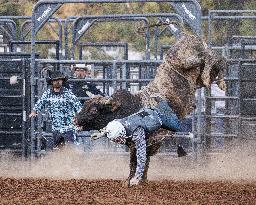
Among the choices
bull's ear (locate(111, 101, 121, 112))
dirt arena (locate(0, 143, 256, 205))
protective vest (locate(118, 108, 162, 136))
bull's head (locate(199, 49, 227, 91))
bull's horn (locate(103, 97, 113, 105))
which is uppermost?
bull's head (locate(199, 49, 227, 91))

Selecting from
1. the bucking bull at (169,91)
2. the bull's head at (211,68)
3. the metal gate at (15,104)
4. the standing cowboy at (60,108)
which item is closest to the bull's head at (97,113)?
the bucking bull at (169,91)

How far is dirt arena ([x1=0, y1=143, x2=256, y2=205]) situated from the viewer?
9812 mm

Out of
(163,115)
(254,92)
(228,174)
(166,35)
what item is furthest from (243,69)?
(166,35)

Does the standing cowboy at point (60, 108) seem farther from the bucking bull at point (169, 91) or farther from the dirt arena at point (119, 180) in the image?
the bucking bull at point (169, 91)

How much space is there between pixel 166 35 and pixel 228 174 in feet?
53.1

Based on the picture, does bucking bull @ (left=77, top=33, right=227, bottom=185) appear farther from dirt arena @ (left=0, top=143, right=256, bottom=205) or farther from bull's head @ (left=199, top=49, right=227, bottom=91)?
dirt arena @ (left=0, top=143, right=256, bottom=205)

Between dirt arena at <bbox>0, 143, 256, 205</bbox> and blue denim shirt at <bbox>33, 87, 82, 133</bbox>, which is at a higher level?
blue denim shirt at <bbox>33, 87, 82, 133</bbox>

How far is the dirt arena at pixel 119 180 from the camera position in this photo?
9.81m

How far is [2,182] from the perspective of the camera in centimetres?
1184

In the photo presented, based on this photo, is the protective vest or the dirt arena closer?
the dirt arena

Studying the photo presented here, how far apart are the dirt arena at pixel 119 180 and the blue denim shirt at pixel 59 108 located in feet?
1.30

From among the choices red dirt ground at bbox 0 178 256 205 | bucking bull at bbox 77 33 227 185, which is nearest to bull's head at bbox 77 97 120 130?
bucking bull at bbox 77 33 227 185

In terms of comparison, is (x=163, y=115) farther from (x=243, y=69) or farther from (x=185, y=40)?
(x=243, y=69)

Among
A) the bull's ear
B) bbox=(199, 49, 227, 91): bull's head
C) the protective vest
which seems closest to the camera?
the protective vest
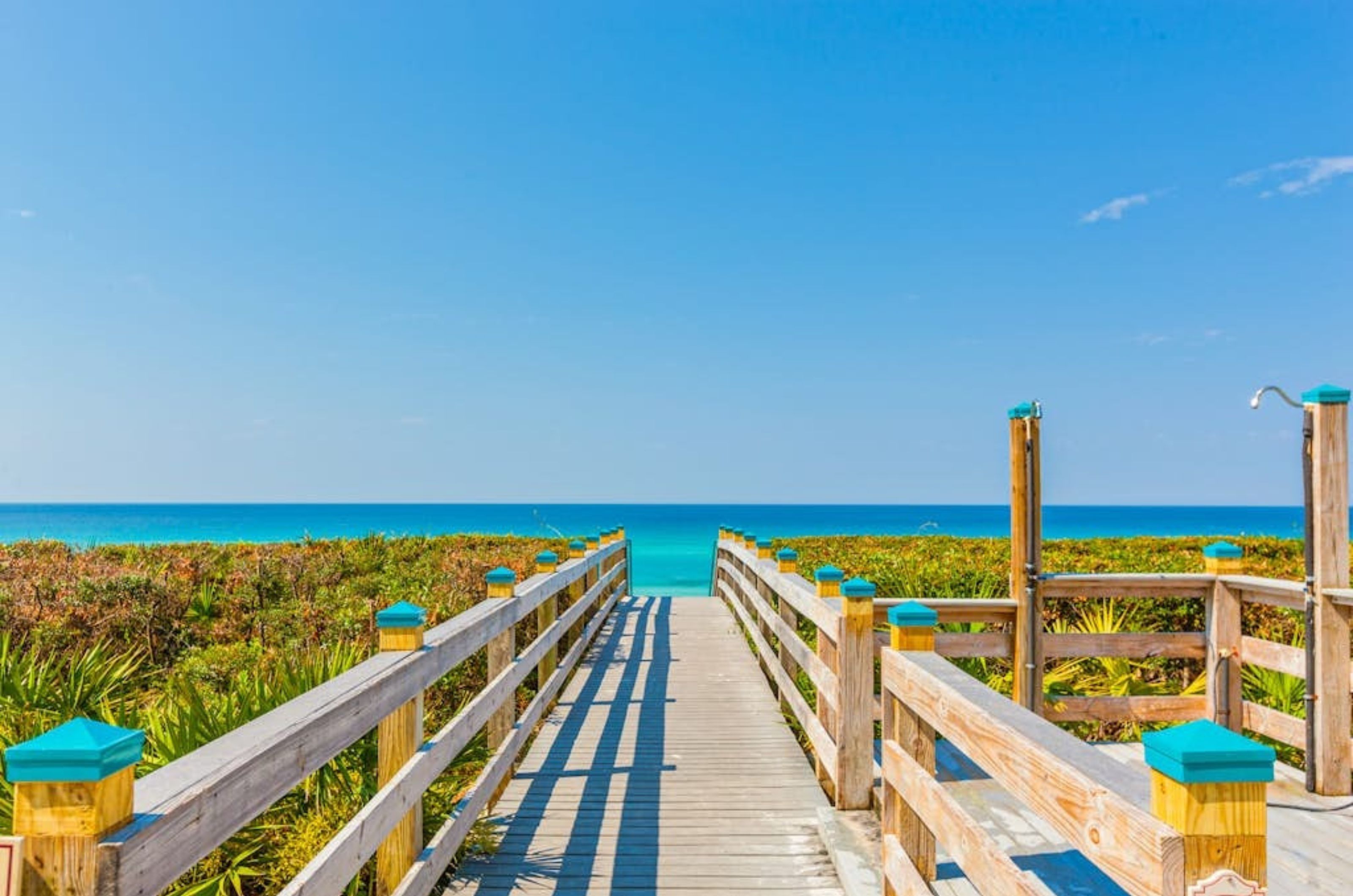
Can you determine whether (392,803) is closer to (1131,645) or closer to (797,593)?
(797,593)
═══
Work instructions =>
Each entry must be retyped word for word, with every image omitted.

The reply =>
Among the choices
bull's ear (locate(111, 101, 121, 112))
dirt arena (locate(0, 143, 256, 205))
protective vest (locate(118, 108, 162, 136))
bull's head (locate(199, 49, 227, 91))
bull's horn (locate(103, 97, 113, 105))
which is uppermost?
bull's head (locate(199, 49, 227, 91))

Selecting from
1. the bucking bull at (169,91)
2. the bull's head at (211,68)
3. the metal gate at (15,104)
4. the standing cowboy at (60,108)
which item is closest to the bull's head at (97,113)?
the bucking bull at (169,91)

How far is dirt arena ([x1=0, y1=143, x2=256, y2=205]) situated from the viewer?
9812 mm

Out of
(163,115)
(254,92)
(228,174)
(166,35)
what item is furthest from (243,69)?
(166,35)

Does the standing cowboy at point (60, 108) seem farther from the bucking bull at point (169, 91) or farther from the dirt arena at point (119, 180) in the image?
the bucking bull at point (169, 91)

How much space is there between pixel 166 35 and pixel 228 174 in feet?
53.1

Based on the picture, does bucking bull @ (left=77, top=33, right=227, bottom=185) appear farther from dirt arena @ (left=0, top=143, right=256, bottom=205) or farther from bull's head @ (left=199, top=49, right=227, bottom=91)?
dirt arena @ (left=0, top=143, right=256, bottom=205)

Between dirt arena at <bbox>0, 143, 256, 205</bbox> and blue denim shirt at <bbox>33, 87, 82, 133</bbox>, which is at a higher level?
blue denim shirt at <bbox>33, 87, 82, 133</bbox>

How far is the dirt arena at pixel 119 180 from the camera position in this photo?
9.81m

How far is [2,182] from the perspective of the camera in centimetres?
1184

In the photo presented, based on this photo, is the protective vest or the dirt arena closer?
the dirt arena

Studying the photo presented here, how far apart are the dirt arena at pixel 119 180 and the blue denim shirt at pixel 59 108 located in feet?
1.30

From among the choices red dirt ground at bbox 0 178 256 205 | bucking bull at bbox 77 33 227 185, which is nearest to bull's head at bbox 77 97 120 130?
bucking bull at bbox 77 33 227 185

In terms of comparison, is (x=163, y=115) farther from (x=243, y=69) or farther from (x=185, y=40)?
(x=243, y=69)

Among
A) the bull's ear
B) bbox=(199, 49, 227, 91): bull's head
C) the protective vest
which seems closest to the camera?
the protective vest
Can you determine whether (392,803) is closer to (1131,645) or closer to (797,593)?
(797,593)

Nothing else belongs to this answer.